:: Records shown
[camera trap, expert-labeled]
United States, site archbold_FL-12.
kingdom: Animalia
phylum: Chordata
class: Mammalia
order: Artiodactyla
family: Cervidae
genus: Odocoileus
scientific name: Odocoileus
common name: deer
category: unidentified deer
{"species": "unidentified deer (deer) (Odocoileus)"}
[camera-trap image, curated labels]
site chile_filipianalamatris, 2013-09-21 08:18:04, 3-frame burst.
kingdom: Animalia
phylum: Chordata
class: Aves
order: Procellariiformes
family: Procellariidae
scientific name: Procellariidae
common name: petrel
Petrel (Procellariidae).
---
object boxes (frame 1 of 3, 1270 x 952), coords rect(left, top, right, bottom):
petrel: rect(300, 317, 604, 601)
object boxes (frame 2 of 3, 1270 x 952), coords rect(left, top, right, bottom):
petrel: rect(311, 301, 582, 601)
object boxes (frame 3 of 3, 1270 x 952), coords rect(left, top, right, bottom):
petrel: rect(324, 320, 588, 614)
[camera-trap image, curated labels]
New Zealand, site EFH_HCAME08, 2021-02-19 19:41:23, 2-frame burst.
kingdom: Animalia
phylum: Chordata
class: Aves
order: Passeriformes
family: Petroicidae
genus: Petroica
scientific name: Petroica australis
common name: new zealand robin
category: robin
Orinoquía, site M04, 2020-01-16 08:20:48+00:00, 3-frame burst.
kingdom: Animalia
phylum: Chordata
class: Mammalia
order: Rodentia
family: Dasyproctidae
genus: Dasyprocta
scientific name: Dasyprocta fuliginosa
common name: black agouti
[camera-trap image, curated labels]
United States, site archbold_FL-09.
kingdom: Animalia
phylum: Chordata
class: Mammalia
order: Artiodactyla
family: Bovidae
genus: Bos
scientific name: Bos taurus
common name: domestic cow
::::
* _Work required_
The answer must be a single number: the count of lines above that contain "burst".

* _Exercise solution_
3